On the other hand, the dielectric reflection layer 6 is provided with such a function that the reflection factor is enhanced on the basis of interference of the light FC reflected from the respective interfaces of the multilayer films of the dielectric reflection layer 6. Further, the reflection factor of the dielectric reflection layer 6 is determined on the basis of the relationship between the wavelength of the read light FB and the film thickness in the direction that the read light FB transmits.

As a result, when a number of the grooves 16 are formed on the surface of the dielectric reflection layer 6 as described above, the reflection factor of the dielectric reflection layer 6 is reduced below the value designed on the assumption that the dielectric reflection layer 6 is flat. In addition, since the light scattering phenomenon is produced at the respective grooves 16, the brightness of the image due to the reflection light FC is lowered markedly.

Further, since a defectiveness (e.g., pinholes) is easily produced at the respective grooves 16 during the process of forming the dielectric reflection layer 6, the read light FB is reflected toward the horizontal direction of the surface of the dielectric reflection layer 6 or the vertical direction of the surface of the pixel electrodes 4 as shown by thin arrows in FIG. 3, with the result that the resolution of the image obtained on the basis of the reflected light FC deteriorates. In particular, since the reduction of the reflection factor at the respective grooves 16 conversely causes an increase of the transmission of the read light FB through the dielectric reflection layer 6, when the V-shaped grooves 15 formed at the peripheries of the pixel electrodes 4 are deep enough to reach the photoconductive layer 2, the read light FB leaks toward the photoconductive layer 2. In this case, since the charges are accumulated in the pixel electrodes 4 by the photoelectric transfer of both the write light FA and the leaked read light FB, when the liquid crystal layer 7 is light modulated by the charge thus accumulated, the image contrast is lowered markedly and further the light modulation is disabled at the worst.

Data -
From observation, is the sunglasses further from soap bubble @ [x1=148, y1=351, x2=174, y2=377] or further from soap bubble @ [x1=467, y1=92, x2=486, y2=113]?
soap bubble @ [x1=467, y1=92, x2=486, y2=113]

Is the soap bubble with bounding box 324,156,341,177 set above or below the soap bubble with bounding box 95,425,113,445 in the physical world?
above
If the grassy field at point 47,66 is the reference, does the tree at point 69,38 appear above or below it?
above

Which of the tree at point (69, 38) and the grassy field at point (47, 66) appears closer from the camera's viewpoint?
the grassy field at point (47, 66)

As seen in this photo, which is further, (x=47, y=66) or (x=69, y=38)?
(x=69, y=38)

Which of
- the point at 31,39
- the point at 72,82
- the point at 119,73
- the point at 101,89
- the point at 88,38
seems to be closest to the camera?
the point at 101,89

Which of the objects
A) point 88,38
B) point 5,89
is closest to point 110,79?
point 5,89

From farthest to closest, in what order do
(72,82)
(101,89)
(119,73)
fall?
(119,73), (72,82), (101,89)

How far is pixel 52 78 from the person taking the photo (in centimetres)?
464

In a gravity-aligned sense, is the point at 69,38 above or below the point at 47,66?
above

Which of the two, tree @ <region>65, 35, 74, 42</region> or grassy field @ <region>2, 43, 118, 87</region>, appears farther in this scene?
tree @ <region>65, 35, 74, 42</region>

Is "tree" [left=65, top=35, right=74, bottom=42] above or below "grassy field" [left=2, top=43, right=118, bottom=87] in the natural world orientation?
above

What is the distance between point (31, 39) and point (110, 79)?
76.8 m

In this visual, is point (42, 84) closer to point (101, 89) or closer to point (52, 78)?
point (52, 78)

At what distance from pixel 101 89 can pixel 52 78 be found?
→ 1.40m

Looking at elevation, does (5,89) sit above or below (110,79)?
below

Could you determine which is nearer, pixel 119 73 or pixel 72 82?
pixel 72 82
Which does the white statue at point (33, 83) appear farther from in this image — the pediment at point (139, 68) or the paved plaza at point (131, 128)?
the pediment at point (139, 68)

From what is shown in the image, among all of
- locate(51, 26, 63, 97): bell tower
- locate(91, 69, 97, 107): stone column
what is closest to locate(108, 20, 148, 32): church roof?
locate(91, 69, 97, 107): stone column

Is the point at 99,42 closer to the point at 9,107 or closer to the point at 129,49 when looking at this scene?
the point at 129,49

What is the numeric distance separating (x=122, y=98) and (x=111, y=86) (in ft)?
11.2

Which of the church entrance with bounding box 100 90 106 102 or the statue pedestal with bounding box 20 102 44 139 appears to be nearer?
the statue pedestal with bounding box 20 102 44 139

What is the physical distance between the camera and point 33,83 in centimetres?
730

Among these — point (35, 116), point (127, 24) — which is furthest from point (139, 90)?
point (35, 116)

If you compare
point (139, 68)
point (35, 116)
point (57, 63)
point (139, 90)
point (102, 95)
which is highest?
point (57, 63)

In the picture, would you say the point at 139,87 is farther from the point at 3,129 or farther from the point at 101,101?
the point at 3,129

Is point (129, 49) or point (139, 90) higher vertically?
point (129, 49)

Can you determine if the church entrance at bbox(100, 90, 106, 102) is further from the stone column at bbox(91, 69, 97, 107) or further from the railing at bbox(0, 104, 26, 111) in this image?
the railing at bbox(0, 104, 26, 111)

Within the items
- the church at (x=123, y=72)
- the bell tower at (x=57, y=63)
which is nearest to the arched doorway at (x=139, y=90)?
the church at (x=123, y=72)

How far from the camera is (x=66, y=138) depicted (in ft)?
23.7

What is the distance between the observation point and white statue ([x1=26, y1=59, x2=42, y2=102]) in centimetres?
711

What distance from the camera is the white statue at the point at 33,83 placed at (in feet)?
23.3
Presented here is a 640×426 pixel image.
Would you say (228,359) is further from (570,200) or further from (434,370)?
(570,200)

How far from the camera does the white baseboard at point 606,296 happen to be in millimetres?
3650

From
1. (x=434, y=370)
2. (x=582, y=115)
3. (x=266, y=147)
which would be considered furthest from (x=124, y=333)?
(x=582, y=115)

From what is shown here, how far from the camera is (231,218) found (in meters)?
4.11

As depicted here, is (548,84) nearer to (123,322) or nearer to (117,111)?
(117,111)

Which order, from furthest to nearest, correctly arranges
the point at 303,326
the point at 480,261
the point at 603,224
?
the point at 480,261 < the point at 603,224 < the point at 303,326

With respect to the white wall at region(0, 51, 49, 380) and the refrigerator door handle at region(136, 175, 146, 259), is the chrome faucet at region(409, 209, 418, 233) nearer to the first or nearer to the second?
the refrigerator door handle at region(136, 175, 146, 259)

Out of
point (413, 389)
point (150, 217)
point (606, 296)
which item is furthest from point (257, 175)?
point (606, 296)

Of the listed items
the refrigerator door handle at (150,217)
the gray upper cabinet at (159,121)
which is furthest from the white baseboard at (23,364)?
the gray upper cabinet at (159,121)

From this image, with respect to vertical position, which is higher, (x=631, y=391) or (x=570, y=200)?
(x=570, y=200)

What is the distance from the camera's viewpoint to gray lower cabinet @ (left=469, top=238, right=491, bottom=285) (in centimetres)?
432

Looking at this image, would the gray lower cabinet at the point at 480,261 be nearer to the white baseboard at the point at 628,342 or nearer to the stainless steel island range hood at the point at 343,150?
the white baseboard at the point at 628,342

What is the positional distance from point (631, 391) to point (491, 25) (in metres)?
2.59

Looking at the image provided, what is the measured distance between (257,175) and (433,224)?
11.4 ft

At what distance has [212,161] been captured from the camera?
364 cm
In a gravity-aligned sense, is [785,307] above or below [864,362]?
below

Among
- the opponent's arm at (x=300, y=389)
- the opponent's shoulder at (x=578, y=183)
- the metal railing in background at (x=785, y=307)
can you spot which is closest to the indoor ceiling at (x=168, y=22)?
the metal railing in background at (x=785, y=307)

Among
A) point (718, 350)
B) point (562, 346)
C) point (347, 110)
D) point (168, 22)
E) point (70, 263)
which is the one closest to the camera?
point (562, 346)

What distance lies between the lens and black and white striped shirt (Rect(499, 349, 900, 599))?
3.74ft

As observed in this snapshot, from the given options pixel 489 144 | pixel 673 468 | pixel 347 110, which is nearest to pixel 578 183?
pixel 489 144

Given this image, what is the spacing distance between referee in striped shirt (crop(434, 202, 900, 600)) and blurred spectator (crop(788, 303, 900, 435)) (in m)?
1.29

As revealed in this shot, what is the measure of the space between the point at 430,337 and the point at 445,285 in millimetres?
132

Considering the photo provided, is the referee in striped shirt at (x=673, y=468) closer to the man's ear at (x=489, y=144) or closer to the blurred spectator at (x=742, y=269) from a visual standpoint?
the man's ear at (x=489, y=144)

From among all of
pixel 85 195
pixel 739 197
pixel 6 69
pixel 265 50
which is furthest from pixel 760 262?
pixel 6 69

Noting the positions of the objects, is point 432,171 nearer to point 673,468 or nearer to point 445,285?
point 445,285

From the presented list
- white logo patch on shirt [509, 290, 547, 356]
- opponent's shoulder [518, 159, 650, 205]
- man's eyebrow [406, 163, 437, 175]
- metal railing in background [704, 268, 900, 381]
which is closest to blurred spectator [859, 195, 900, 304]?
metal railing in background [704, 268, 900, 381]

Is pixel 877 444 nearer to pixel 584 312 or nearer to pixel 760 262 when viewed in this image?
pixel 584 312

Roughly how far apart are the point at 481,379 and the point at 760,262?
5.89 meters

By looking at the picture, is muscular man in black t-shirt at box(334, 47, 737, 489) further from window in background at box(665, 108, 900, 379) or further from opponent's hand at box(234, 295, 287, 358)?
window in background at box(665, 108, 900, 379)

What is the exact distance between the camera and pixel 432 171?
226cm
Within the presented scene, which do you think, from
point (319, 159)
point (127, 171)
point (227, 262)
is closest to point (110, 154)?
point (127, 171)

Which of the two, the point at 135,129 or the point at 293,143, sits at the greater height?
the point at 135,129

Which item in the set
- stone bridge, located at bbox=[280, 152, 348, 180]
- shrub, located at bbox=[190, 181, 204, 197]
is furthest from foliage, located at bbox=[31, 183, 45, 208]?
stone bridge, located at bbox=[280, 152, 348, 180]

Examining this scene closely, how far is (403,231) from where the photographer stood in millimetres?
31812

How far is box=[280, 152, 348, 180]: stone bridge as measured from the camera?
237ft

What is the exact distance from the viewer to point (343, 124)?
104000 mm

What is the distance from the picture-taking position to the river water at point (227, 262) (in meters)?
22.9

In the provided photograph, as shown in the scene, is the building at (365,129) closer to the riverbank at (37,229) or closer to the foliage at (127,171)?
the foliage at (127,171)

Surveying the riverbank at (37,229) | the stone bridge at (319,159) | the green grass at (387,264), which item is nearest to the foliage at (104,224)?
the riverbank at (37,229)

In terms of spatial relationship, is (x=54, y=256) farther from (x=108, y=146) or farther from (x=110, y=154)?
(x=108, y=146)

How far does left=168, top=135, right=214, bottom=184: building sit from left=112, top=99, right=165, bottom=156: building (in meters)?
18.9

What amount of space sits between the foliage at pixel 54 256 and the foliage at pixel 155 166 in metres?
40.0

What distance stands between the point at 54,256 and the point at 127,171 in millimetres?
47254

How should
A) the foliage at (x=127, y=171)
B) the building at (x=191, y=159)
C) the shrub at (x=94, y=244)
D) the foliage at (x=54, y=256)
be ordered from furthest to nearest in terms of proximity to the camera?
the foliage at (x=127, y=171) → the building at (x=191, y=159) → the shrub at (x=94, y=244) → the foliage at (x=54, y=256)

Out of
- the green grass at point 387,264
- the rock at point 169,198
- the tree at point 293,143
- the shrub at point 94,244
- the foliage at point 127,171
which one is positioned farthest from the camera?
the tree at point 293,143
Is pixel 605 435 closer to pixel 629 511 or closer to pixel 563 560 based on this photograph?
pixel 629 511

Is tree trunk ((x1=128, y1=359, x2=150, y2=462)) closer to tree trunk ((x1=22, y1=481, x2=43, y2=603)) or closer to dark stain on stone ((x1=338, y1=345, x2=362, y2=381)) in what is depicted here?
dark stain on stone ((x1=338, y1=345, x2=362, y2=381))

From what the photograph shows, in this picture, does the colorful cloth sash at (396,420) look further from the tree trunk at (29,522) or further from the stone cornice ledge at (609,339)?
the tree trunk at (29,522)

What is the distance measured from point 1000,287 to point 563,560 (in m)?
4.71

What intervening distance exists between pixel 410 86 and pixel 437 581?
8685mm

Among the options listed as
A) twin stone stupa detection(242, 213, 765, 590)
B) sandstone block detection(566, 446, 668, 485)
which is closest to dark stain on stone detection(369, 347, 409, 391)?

Written problem 1 -
Answer from the passage on the dielectric reflection layer:
(a) What relationship determines the reflection factor of the dielectric reflection layer 6?
(b) What phenomenon produced at the grooves 16 markedly lowers the brightness of the image?
(c) What example of a defectiveness easily produced at the grooves 16 does the passage give?
Written problem 2 -
Reproduce word for word the part of the passage on the dielectric reflection layer from "On the other" up to and including "light FB transmits.".
Use only the passage on the dielectric reflection layer as your source.

Problem solution 1 -
(a) The relationship between the wavelength of the read light FB and the film thickness in the direction that the read light FB transmits.
(b) The light scattering phenomenon.
(c) Pinholes.

Problem solution 2 -
On the other hand, the dielectric reflection layer 6 is provided with such a function that the reflection factor is enhanced on the basis of interference of the light FC reflected from the respective interfaces of the multilayer films of the dielectric reflection layer 6. Further, the reflection factor of the dielectric reflection layer 6 is determined on the basis of the relationship between the wavelength of the read light FB and the film thickness in the direction that the read light FB transmits.